I first came here decades ago, because when I was a little person – aged seven until 13 – my best friend Ben lived at the Parsonage. His parents rented the house for some 15 years, just like I did, 30 years later. So I knew the house incredibly well as a child. The rooms we went into then we hardly go into now – Ben’s bedroom was up in the attic, and we were not really much allowed into the drawing room and dining room, I do remember. It was a strange experience indeed coming back here for the very first time to look around. The house had been a little abandoned by the previous tenants, who’d needed to leave in a hurry. It was in a sad state, attic windows blown out, the garden overgrown, and a mould appearing on various walls and ceilings as the place had been left cold and shut up over a winter. But, a bit like a house in a story book, it was longing to be loved and nurtured. It was so amazing when the landlords agreed to rent me the Parsonage on an initial 10 year lease and together we drew up plans for the renovation. I am glad to say that we have left some gifts to that house – the oval window above the stairs, which had been an ugly Edwardian rectangular insert, or a good fireplace in the drawing room – which should, I hope, stand the test of time.

Ben Pentreath

Over the years the Parsonage became a test-bed for my decorative experiments, as I tried out bolder colours and ideas; one minute, it was cloaked head-to-toe in the papers and fabrics that I had such fun designing for Morris & Co, some of which we decided to keep forever; while outside, Charlie wove his remarkable and ever-changing magic in the garden – a tiny plot, really, less than half an acre, which through the powers of his genius touch and of Instagram has become really one of the most famous smaller gardens in the country – maybe the world? We had visitors from all over – New Zealand, Australia, South Africa, Canada, America and Europe – on the rare occasions when he’d quietly open the gates to interested groups.

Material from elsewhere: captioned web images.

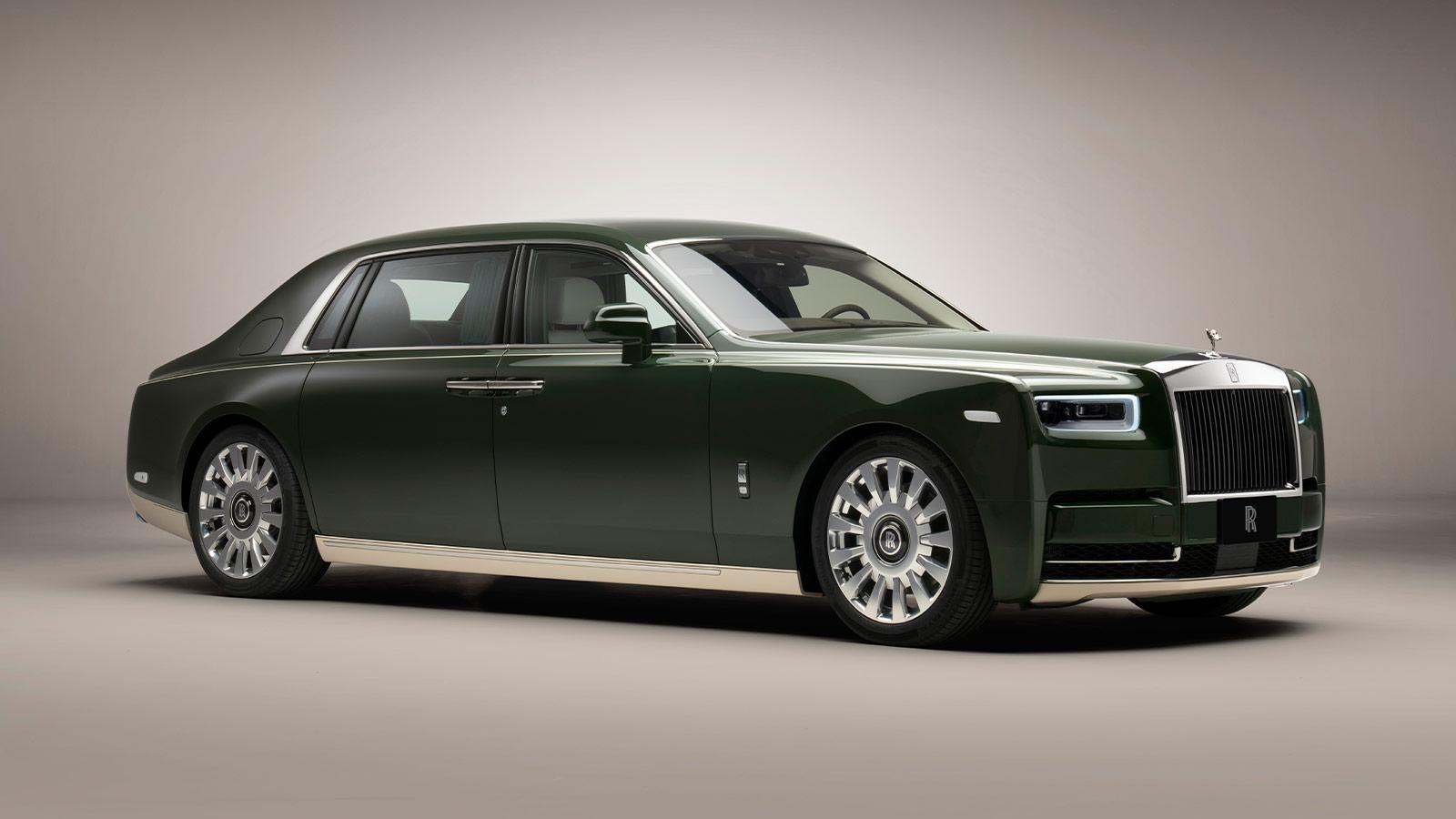 Rolls-Royce PHANTOM ORIBE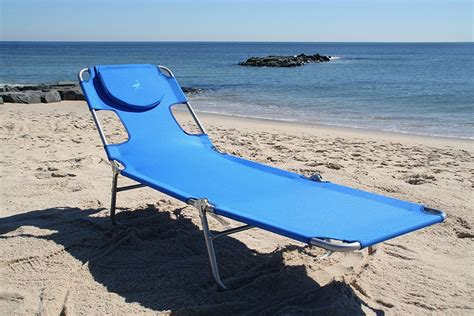 beach armchair beach chaise lounge chairs cover nealasher chair relax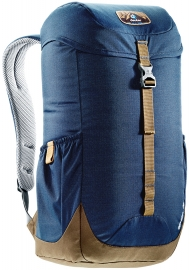 City Walker 16 blue-brown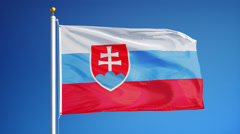Slovakia flag in slow motion seamlessly looped with alpha  Stock Footage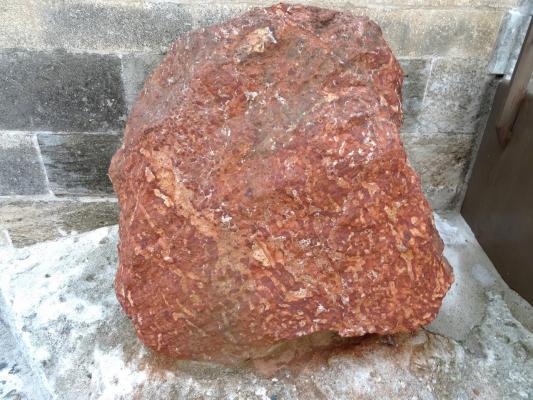 La bauxite baux de provence les 13 13520 http bit for Bureau en gros ste agathe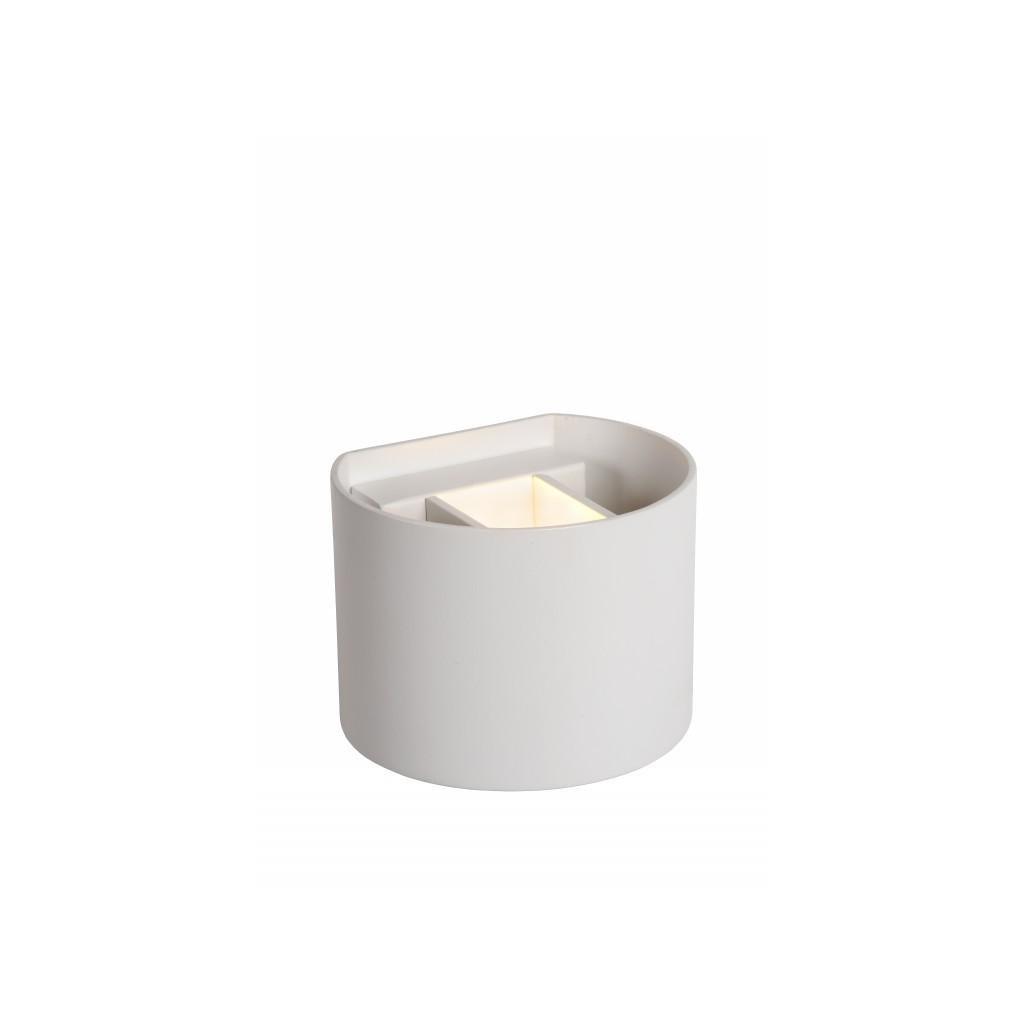 LUCIDE // XIO nástěnné svítidlo eulux.sk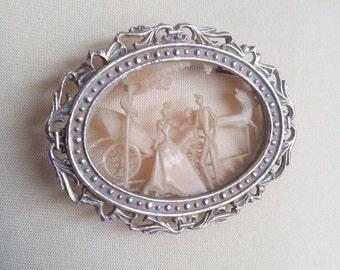 Plastic Pin Brooch Possibly Mid Century Celluloid Wedding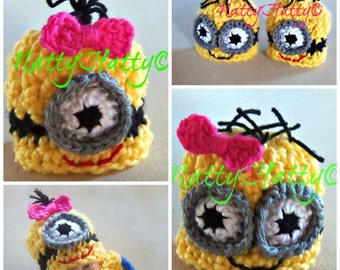 Despicable Me Minion For Girl  Crochet Hat and bow, Minion Halloween costume, Despicable me minion baby costume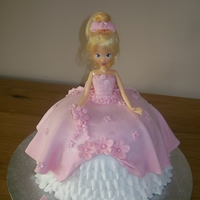 "Ava""s Cake sponge princess cake,dress made from mexican paste"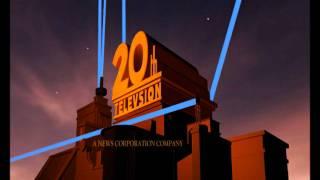 getlinkyoutube.com-20th Televsion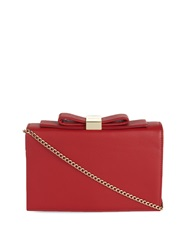 See By Chloe Nora Leather Clutch Bag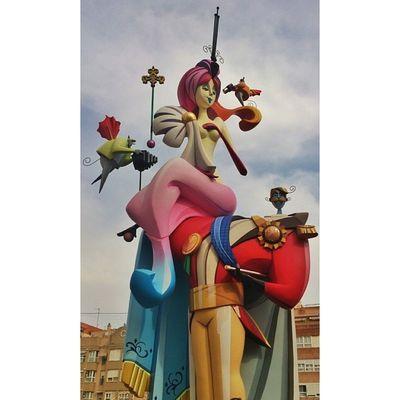 Ya están aquí las Fallas parte 3 Valenciagram_fallas2014 Dreamscanvas Pulserafallera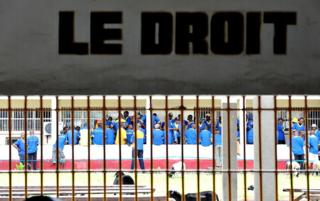 DR Congo jail: Inmates starve to death in Makala Prison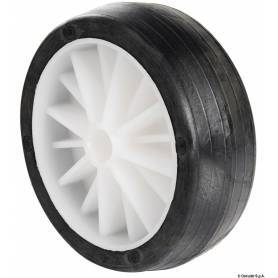 Wheel, spare for rudder 150 mm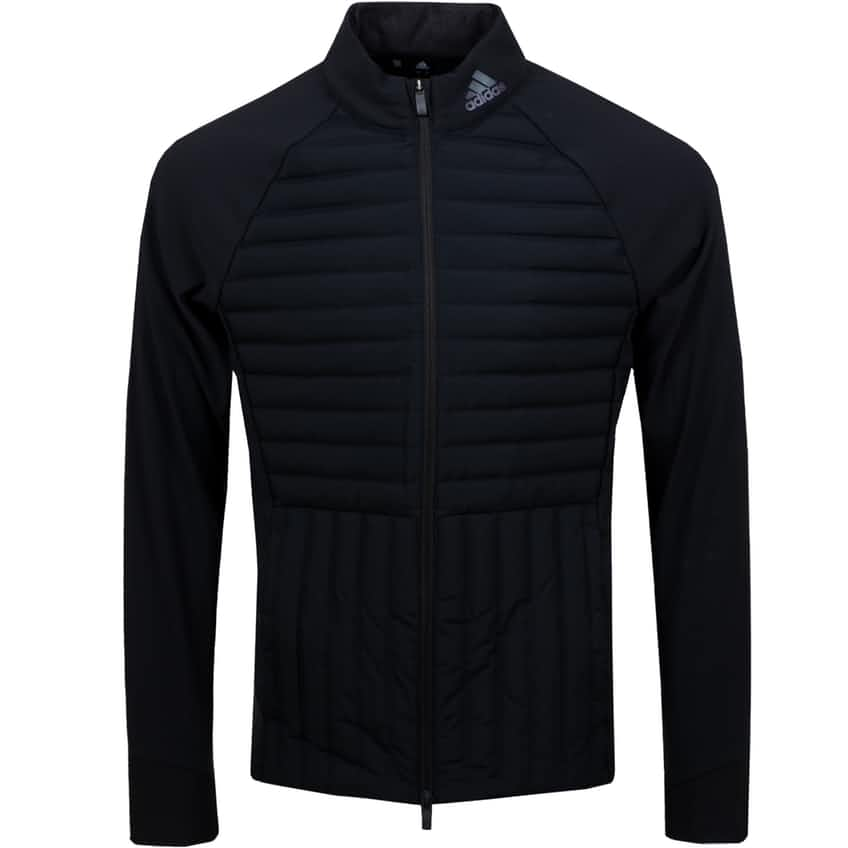 Frostguard Insulated Jacket Black - AW20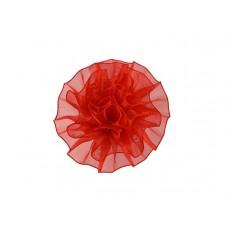 tule corsage rood groot
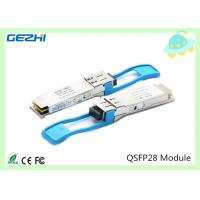 Cheap 100G QSFP28 Transceivers SR4 MMF 850nm Reach 100M , MTP / MPO connector for sale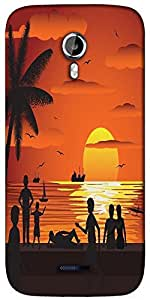 Snoogg beach Designer Protective Back Case Cover For Micromax A117
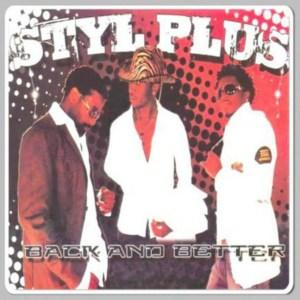 Styl Plus - Candy Man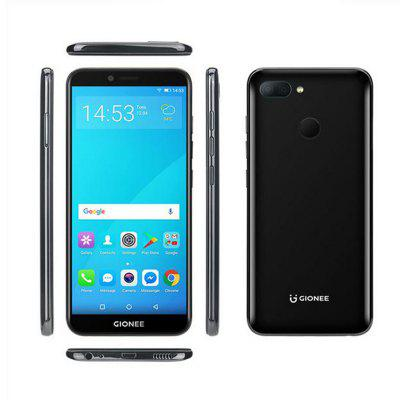 Gionee S11 Lite with 16MP Front Camera - A Budget Camera Phone That Selfie Lovers Would Love to Buy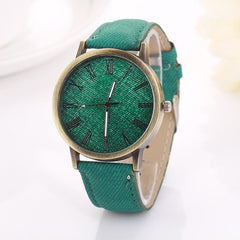 Women's Match Fashion Watch with 10 Colors! - TrendSettingFashions   - 10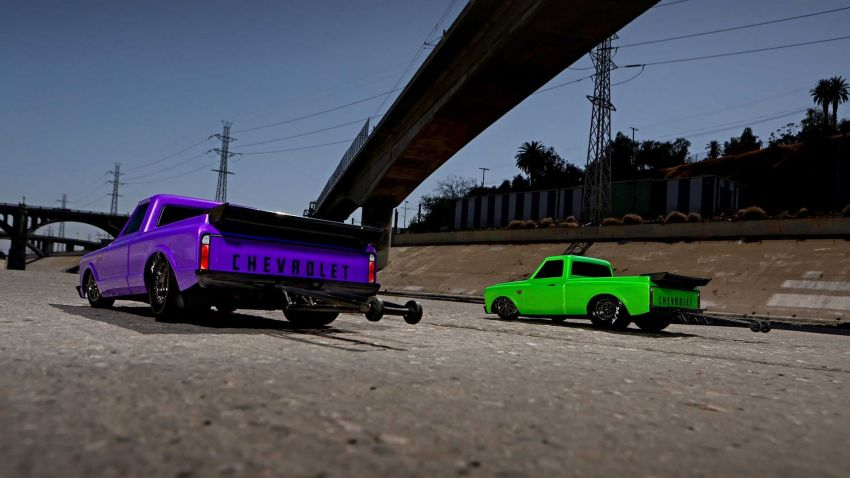 Traxxas Drag Slash Chevy Pickup – trak drag kawalan jauh realistik dengan tayar Mickey Thompson sebenar! Image #1299945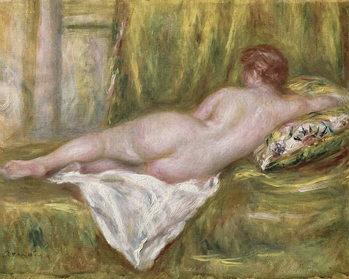 Konsttryck Reclining Nude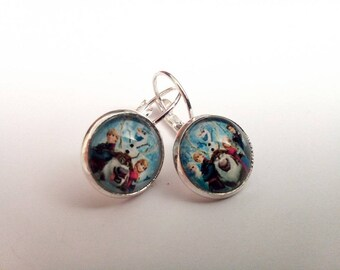Earrings silver metal cap glass snow Queen and her friends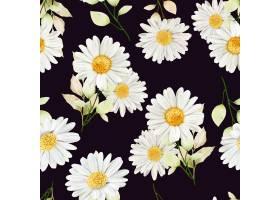 水彩菊花无缝模式_14901192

And so it all comes to an end. On our last day at the Parsonage, in October, the removals men had completely packed up and left; we’d said a final goodbye to some of our close neighbours and friends, and we walked for one last time through completely empty rooms, through the garden, into the churchyard, to say goodbye for now to Mum, who we buried here a few years ago now. Going back to the house, tears streaming down our faces, we pulled down the blinds and shuttered the shutters, and closed the door one last time. The end of an era. In my new book I have talked about how it’s people that make places, and never did this feel truer that at this moment. Farewell to all that. A chapter ends – but a wonderful new one begins.